Show Senat no sympathy

Letters, Normal

I WRITE to express my thoughts on AIDS victim Nicholas Senat who passed the virus to innocent, young women he had sex with (The National, Jan 29-31).
Although people, especially Christians in the country, can applaud his courageous stand to come out and testify and ask the people and God to forgive him of his actions, we do not see the silent death about to impact on the lives of the innocent women, they will surely die slowly of this killer disease.
I sympathise with Senat after listening to his testimony in church last Sunday morning in Lae and saw his deteriorating body in public.
It did not please me at all after thinking of what he had done to the working women, knowing well that he had AIDS.
I also read an article published in your newspaper at the end of last year about an Australian man, who knew that he was HIV positive, had used a syringe to injected his blood into his wife as she slept.
When the wife screamed and reported the matter, that Australian man explained the same words as Senat: “I want her to also get AIDS like me and die with me.”
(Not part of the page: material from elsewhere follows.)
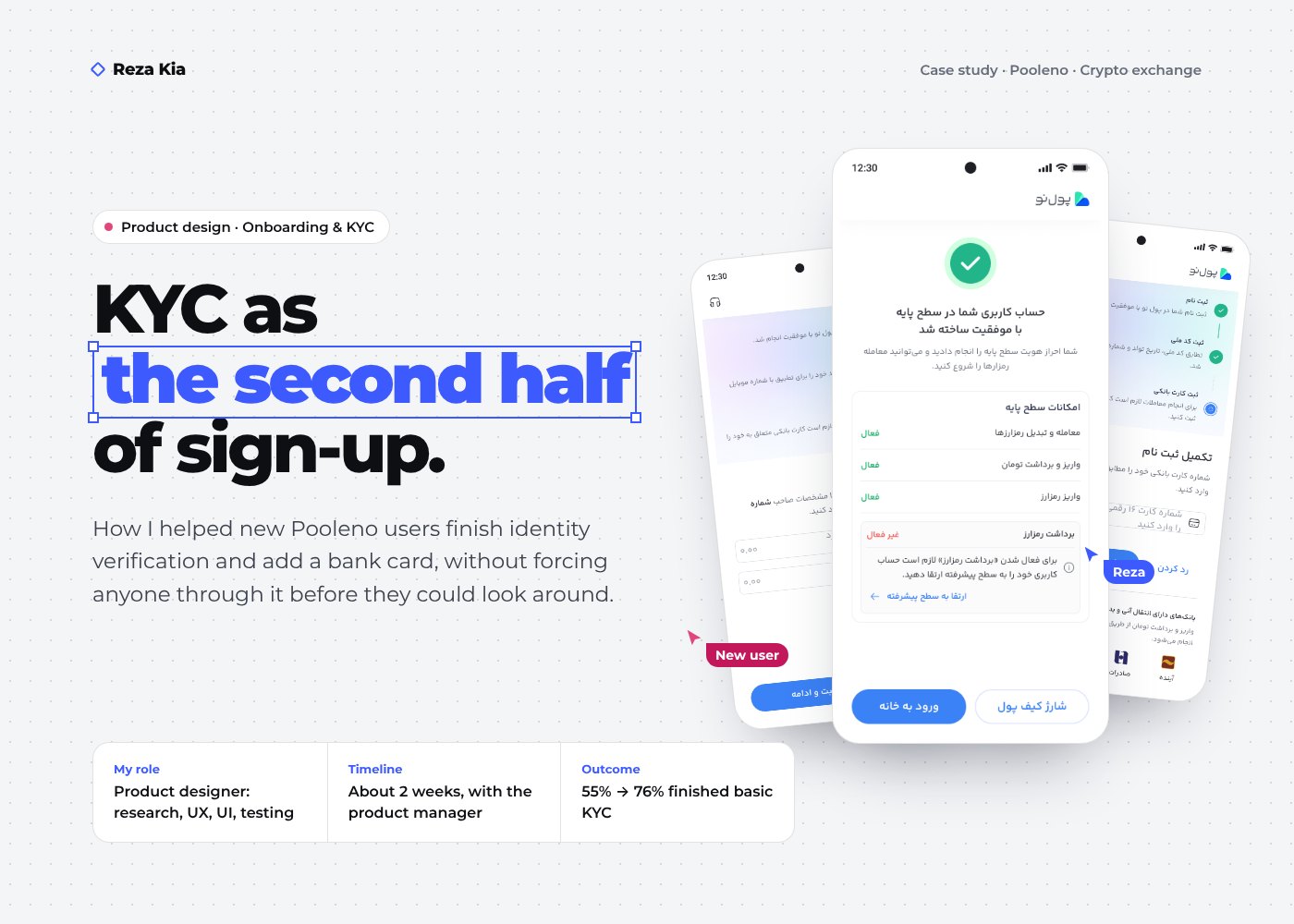 Pooleno KYC case study cover: three onboarding screens beside the title KYC as the second half of sign-up
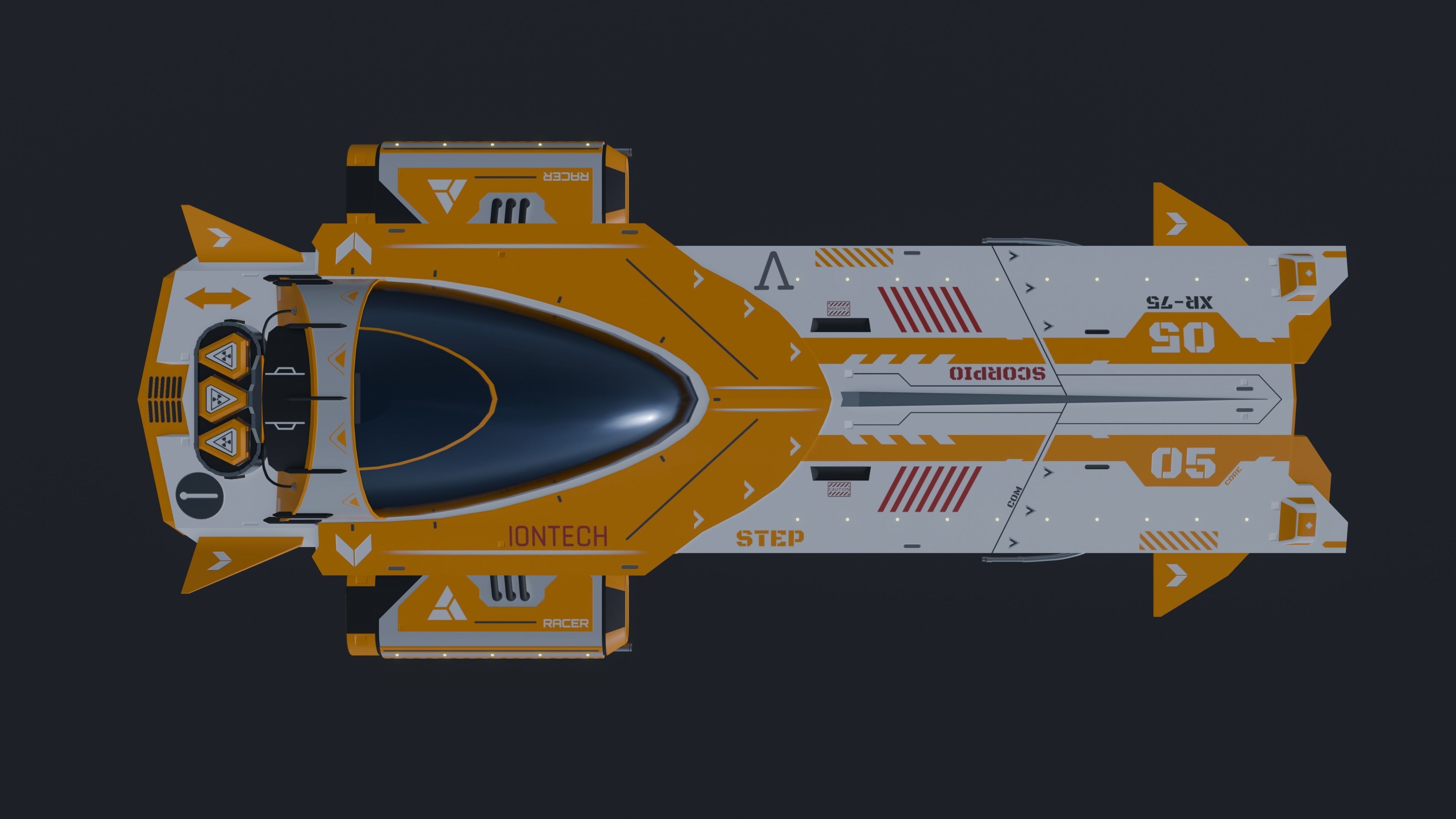 SciFi  Vehicle SCORPIO XR75 Low-poly 3D model_10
Senat said something similar: “I have AIDS and I want these girls to get AIDS, suffer like me and feel the same pain as I am feeling and we all die together.”
The Aussie wife reported the matter to police and the husband was arrested by Australian Federal Police and jailed for life as this was regarded as murder.
I feel PNG police should intervene to request Senat’s victims to come forward and press charges, and if there were sufficient evidence, then the police should arrest Senat and charge him.
Like the Australian man, Senat knew he had the disease and had intended to kill the innocent young women silently.